> [Requisitos]: Prolongue el texto sobre las narraciones populares del noroeste andino argentino a partir de su última oración.

> [Fragmento de lectura]:
<<<<

Las narraciones populares reúnen características que no pueden separarse de las circunstancias en que ocurren, y de la referencia a su contexto comunitario. De lo contario no serán comprendidas e interpretadas en su riqueza. Como sustento de esta afirmación opera la convicción de que la tradición es un proceso dinámico y en transformación continua operada por los sujetos culturales –en sus dimensiones subjetiva y colectiva -, lo que posibilita vincular pasado y presente, y adaptarse a los cambios del contexto social y cultural. En este sentido, nos ha interesado analizar algunas transformaciones operadas en los mensajes, en tanto posibilitadoras u obstaculizadoras de las interacciones de sus portadores, con otros grupos y sectores sociales.

No se trata de afirmar la supervivencia residual de la narrativa oral en la región –en este caso la andina del noroeste argentino-, sino la coexistencia de imaginarios sociales y de prácticas comunicativas diversas que manifiestan su vitalidad como estrategias de transmisión de concepciones vigentes que reconocen variaciones según los distintos grupos que las producen.

El contexto socio-cultural de vigencia de los relatos se encuentra surcado y constituido por redes intertextuales, que expresan y alimentan la dimensión cultural e identitaria, que no puede ser pensada más que históricamente, y colocando cada texto, cada narración, en relación con las otras conocidas, del mismo contexto.

>>>>

> [Datos]:
<<<<

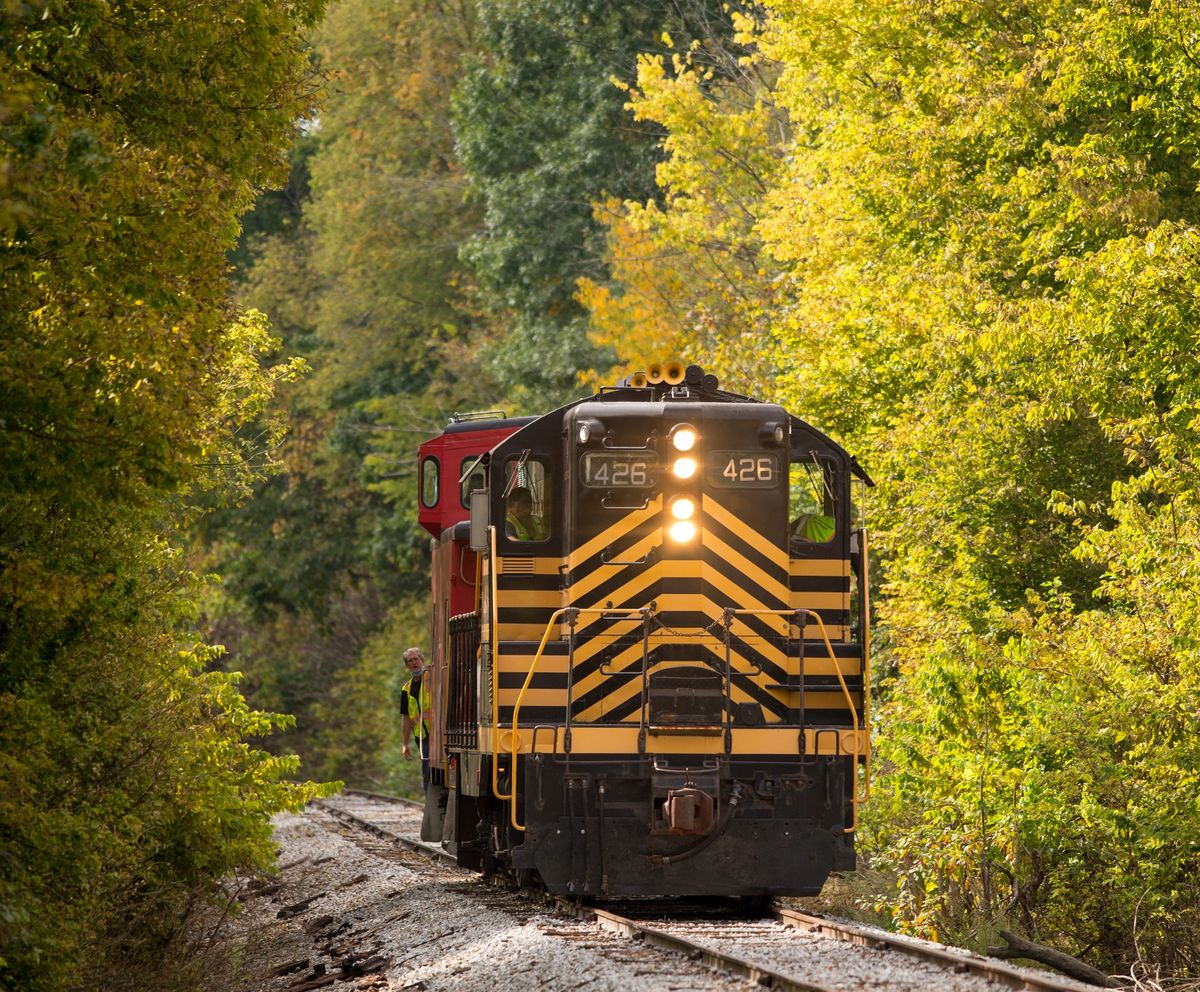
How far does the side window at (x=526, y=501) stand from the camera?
1406 centimetres

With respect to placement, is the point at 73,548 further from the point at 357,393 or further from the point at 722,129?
the point at 357,393

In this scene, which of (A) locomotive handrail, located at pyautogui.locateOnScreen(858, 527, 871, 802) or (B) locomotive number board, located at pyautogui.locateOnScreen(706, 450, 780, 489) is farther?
(B) locomotive number board, located at pyautogui.locateOnScreen(706, 450, 780, 489)

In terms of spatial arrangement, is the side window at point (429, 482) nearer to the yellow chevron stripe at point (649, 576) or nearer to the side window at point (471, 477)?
the side window at point (471, 477)

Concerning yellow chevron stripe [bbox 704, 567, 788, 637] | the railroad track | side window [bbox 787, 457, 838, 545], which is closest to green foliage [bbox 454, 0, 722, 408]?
side window [bbox 787, 457, 838, 545]

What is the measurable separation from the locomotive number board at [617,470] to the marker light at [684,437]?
25cm

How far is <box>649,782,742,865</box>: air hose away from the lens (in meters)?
13.0

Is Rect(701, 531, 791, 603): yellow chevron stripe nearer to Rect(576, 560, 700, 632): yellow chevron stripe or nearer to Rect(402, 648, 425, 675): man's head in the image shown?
Rect(576, 560, 700, 632): yellow chevron stripe

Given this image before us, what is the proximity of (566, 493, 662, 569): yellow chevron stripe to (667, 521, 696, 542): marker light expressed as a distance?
0.61 ft

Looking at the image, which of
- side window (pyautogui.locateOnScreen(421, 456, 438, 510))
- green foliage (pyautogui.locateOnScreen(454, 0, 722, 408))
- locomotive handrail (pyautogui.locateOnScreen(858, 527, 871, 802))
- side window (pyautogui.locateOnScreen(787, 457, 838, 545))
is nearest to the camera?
locomotive handrail (pyautogui.locateOnScreen(858, 527, 871, 802))

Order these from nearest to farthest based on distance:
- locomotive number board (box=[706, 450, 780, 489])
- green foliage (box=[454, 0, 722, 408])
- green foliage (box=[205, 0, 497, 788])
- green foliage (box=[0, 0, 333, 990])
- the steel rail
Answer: the steel rail < green foliage (box=[0, 0, 333, 990]) < locomotive number board (box=[706, 450, 780, 489]) < green foliage (box=[454, 0, 722, 408]) < green foliage (box=[205, 0, 497, 788])

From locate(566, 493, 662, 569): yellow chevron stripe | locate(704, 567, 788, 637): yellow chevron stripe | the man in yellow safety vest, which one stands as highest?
locate(566, 493, 662, 569): yellow chevron stripe

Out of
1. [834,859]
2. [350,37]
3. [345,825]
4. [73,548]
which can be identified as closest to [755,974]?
[834,859]

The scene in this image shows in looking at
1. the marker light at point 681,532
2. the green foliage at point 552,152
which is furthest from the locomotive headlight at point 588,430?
the green foliage at point 552,152

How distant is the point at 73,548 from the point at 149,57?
11.1 ft
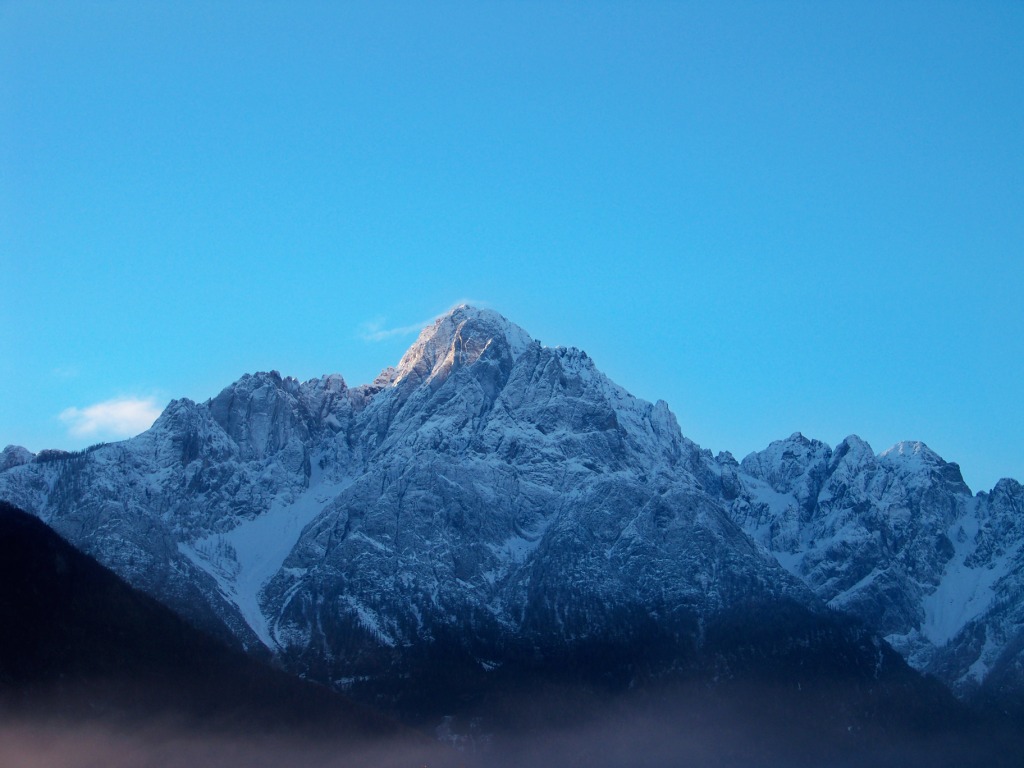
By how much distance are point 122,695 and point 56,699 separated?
11582 millimetres

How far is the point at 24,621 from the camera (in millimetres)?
198000

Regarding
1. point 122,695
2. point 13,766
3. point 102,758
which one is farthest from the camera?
point 122,695

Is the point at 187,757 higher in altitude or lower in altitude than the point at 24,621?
lower

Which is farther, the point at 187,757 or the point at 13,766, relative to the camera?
the point at 187,757

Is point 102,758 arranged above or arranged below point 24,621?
below

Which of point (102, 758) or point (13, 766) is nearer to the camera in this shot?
point (13, 766)

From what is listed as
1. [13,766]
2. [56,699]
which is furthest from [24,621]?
[13,766]

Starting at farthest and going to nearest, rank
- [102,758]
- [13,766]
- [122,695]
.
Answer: [122,695], [102,758], [13,766]

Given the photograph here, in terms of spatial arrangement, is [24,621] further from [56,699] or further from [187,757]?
[187,757]

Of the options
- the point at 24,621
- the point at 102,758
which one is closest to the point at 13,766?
the point at 102,758

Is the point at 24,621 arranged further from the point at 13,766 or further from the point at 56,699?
the point at 13,766

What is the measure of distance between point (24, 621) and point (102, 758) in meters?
24.4

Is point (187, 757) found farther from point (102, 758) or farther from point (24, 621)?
point (24, 621)

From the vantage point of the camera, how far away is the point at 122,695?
19988 cm
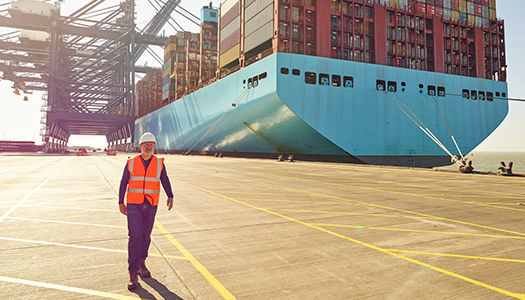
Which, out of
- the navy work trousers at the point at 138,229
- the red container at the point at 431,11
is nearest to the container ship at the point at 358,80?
the red container at the point at 431,11

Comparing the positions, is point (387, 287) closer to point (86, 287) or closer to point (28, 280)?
point (86, 287)

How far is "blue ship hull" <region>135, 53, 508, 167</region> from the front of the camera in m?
26.1

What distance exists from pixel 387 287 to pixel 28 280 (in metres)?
3.79

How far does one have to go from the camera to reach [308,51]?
27797 millimetres

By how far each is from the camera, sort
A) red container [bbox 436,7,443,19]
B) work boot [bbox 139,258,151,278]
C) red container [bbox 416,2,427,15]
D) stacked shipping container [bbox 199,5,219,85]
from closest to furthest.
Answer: work boot [bbox 139,258,151,278], red container [bbox 416,2,427,15], red container [bbox 436,7,443,19], stacked shipping container [bbox 199,5,219,85]

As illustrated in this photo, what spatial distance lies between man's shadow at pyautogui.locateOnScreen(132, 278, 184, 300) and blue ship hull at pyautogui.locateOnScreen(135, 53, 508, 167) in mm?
22405

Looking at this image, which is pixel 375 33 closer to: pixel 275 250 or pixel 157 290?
pixel 275 250

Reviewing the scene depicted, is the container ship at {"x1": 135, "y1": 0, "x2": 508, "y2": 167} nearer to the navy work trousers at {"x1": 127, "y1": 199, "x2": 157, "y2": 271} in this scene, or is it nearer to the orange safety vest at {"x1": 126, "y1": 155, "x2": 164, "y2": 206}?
the orange safety vest at {"x1": 126, "y1": 155, "x2": 164, "y2": 206}

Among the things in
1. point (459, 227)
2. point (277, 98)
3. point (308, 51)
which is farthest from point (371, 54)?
point (459, 227)

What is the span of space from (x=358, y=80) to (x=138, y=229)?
2713 cm

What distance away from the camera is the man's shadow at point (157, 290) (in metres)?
3.07

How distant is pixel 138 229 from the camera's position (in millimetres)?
3590

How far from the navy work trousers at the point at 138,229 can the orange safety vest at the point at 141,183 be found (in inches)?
2.8

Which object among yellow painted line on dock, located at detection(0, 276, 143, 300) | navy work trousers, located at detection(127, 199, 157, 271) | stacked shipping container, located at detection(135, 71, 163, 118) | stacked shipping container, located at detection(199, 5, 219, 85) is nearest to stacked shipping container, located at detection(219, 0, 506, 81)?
stacked shipping container, located at detection(199, 5, 219, 85)
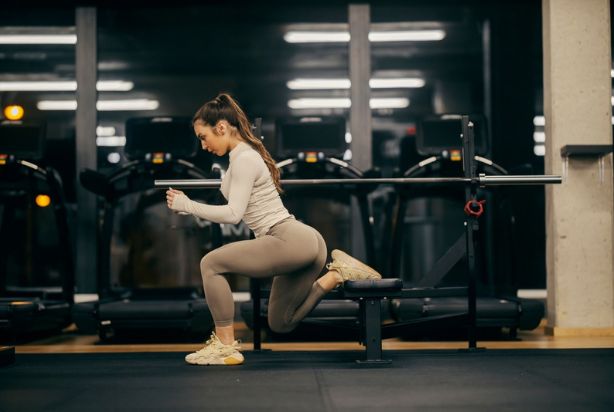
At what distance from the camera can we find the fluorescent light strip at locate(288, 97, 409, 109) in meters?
7.24

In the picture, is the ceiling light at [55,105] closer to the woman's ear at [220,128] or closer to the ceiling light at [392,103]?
the ceiling light at [392,103]

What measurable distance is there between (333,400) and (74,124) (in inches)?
192

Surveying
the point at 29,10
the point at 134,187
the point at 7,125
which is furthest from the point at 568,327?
the point at 29,10

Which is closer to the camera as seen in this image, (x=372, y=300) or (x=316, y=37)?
(x=372, y=300)

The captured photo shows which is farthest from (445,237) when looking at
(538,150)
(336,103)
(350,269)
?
(350,269)

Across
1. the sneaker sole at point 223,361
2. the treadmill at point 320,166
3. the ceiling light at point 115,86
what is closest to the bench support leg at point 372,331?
the sneaker sole at point 223,361

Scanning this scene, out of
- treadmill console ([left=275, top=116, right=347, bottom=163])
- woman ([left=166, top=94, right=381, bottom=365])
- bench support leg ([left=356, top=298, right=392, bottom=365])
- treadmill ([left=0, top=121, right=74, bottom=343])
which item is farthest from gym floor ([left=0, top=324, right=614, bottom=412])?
treadmill console ([left=275, top=116, right=347, bottom=163])

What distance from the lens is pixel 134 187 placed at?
19.3ft

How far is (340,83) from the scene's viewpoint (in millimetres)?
7277

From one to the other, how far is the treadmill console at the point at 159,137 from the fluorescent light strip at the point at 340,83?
1.67 m

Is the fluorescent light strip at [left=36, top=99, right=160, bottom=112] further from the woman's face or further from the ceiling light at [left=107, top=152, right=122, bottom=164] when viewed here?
the woman's face

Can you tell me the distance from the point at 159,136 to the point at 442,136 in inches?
91.1

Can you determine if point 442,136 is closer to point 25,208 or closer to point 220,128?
point 220,128

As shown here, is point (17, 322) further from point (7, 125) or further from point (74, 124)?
point (74, 124)
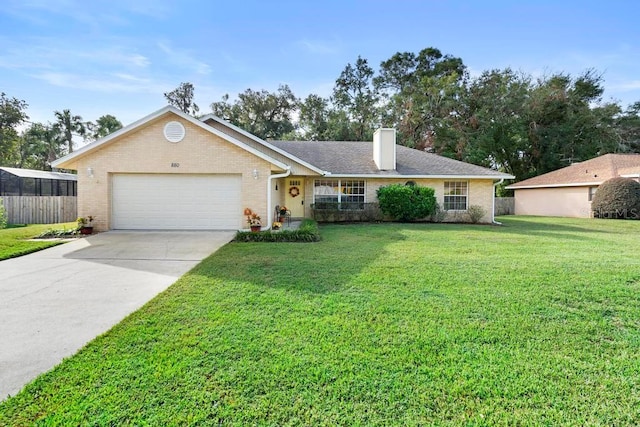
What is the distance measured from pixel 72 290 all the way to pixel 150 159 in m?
7.46

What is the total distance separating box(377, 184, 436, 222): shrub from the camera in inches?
651

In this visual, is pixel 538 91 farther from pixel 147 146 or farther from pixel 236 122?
pixel 147 146

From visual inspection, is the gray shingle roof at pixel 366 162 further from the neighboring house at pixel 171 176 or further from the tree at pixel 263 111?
the tree at pixel 263 111

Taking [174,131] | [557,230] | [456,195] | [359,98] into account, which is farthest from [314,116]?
[557,230]

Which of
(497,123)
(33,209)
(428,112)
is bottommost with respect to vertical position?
(33,209)

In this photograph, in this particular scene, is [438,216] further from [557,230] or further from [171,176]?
[171,176]

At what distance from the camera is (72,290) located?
17.8ft

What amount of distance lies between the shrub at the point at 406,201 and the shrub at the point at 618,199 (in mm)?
11924

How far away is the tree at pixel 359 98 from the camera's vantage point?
107 feet

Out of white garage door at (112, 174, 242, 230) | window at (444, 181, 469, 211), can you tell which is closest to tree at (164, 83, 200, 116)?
white garage door at (112, 174, 242, 230)

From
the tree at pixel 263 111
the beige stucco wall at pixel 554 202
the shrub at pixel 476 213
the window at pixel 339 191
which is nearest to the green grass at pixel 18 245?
the window at pixel 339 191

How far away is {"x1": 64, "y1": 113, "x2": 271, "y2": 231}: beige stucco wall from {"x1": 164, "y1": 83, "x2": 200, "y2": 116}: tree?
88.4ft

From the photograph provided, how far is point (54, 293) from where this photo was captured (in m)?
5.26

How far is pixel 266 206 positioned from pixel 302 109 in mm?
25172
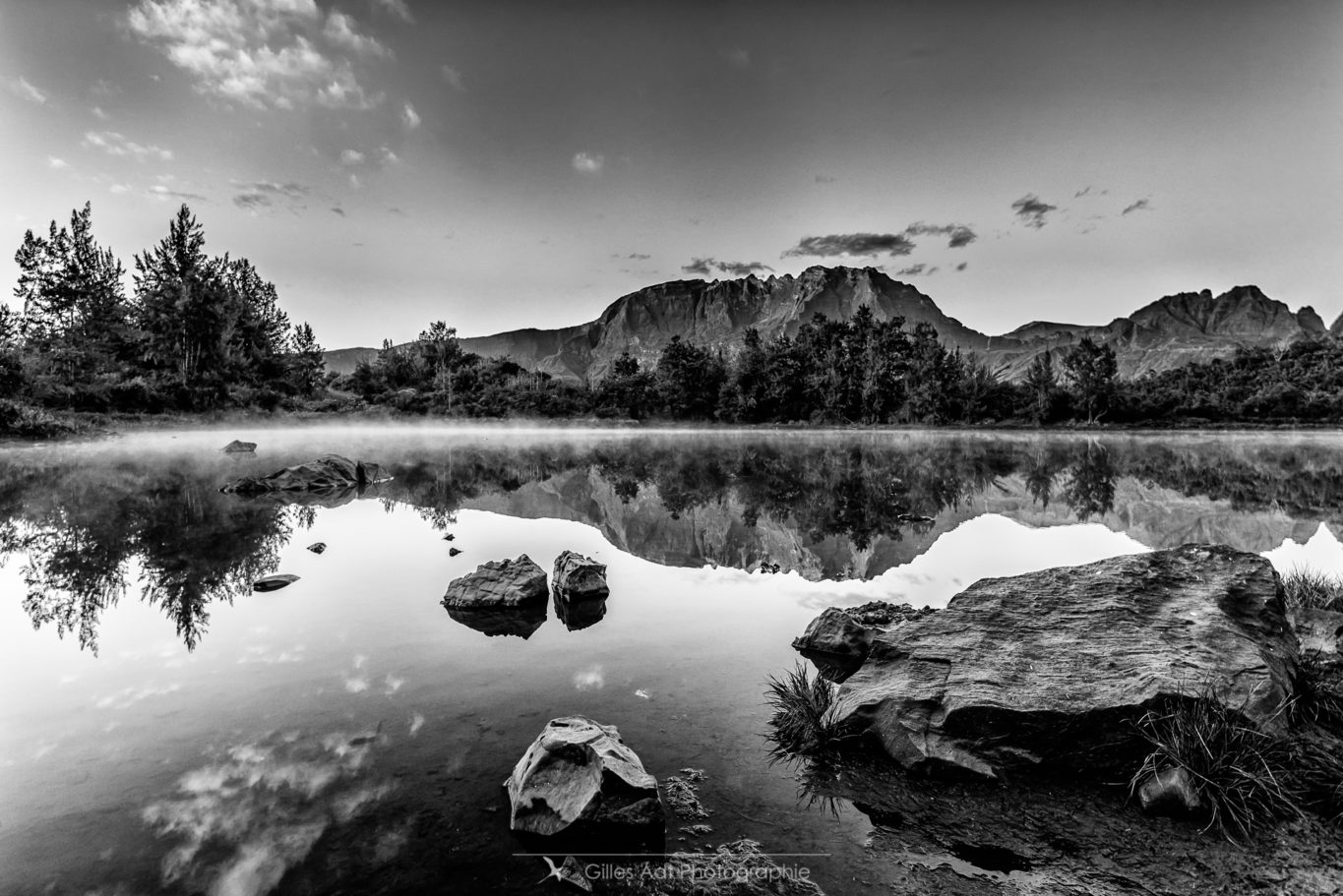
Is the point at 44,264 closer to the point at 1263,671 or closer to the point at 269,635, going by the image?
the point at 269,635

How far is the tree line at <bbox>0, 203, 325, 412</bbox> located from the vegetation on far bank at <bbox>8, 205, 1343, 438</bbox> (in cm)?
19

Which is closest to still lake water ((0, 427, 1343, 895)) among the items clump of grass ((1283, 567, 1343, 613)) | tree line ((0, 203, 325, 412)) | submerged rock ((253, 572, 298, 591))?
submerged rock ((253, 572, 298, 591))

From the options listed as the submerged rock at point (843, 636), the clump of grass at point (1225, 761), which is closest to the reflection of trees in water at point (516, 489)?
the submerged rock at point (843, 636)

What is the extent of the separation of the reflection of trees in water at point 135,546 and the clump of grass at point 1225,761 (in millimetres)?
9515

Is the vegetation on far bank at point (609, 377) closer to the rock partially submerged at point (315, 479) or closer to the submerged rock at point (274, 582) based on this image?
the rock partially submerged at point (315, 479)

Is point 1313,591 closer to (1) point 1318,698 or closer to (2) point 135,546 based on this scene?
(1) point 1318,698

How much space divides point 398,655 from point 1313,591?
470 inches

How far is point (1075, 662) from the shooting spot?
16.4 ft

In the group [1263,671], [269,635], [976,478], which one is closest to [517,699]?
[269,635]

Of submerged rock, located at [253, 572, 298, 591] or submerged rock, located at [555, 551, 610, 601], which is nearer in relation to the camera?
submerged rock, located at [555, 551, 610, 601]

>>>>

> [Respuesta]:
Según sostiene Ricoeur, para acercarnos a la comprensión de los sentidos del texto es preciso tener en cuenta que el mismo se encuentra expresado en un denso entramado de símbolos, cuyos sentidos no se comprenden de una sola vez, sino que requieren progresivos acercamientos. La selección de los deslizamientos y encadenamientos de los sentidos simbólicos van siendo realizados por los distintos sujetos culturales desde la pre -comprensión de las vivencias y sentidos de la vida cotidiana, y las mediaciones simbólicas (normas, costumbres, ritos) que en ella operan. En el texto se produce una relación dialéctica entre significado y referencia que posibilita su interpretación, asumiendo la ineludible presencia de las conflictividades que en él se expresan.

Ahora bien, la práctica de la narración y la escucha comprensiva de la misma posibilita a las personas autorreconocerse en identidades no sólo individuales sino también sociales, en tanto implican asumirse como miembros de grupos, sobre el trasfondo de un mundo de la vida intersubjetivo en que no se problematizan los valores y principios que legitiman los acuerdos vigentes entre sus integrantes, por ejemplo los criterios que aprueban unas conductas y desaprueban otras.

La identidad y autovaloración de todo ser humano, de todo sujeto concreto y real se constituye desde instituciones, sistemas y modalidades organizativas socio- económicas y políticas, desde imaginarios sociales, discursos, valores, prácticas y actitudes cotidianas, y por una decisión (no necesariamente consiente) de autoafirmación, que en muchos casos aparece vinculada a la posibilidad de emergencia de sus reclamos de reconocimiento de la legitimidad de sus concepciones y de la vigencia de derechos irrenunciables, relativos a la dignidad de la vida humana, como está ocurriendo en la actualidad con los pueblos indígenas, que reclaman el respeto de sus derechos.

En el plano de la concreción social de los discursos, ese diálogo se practica tensionado por el ejercicio de múltiples formas de poder en que se gestan y reproducen las desigualdades.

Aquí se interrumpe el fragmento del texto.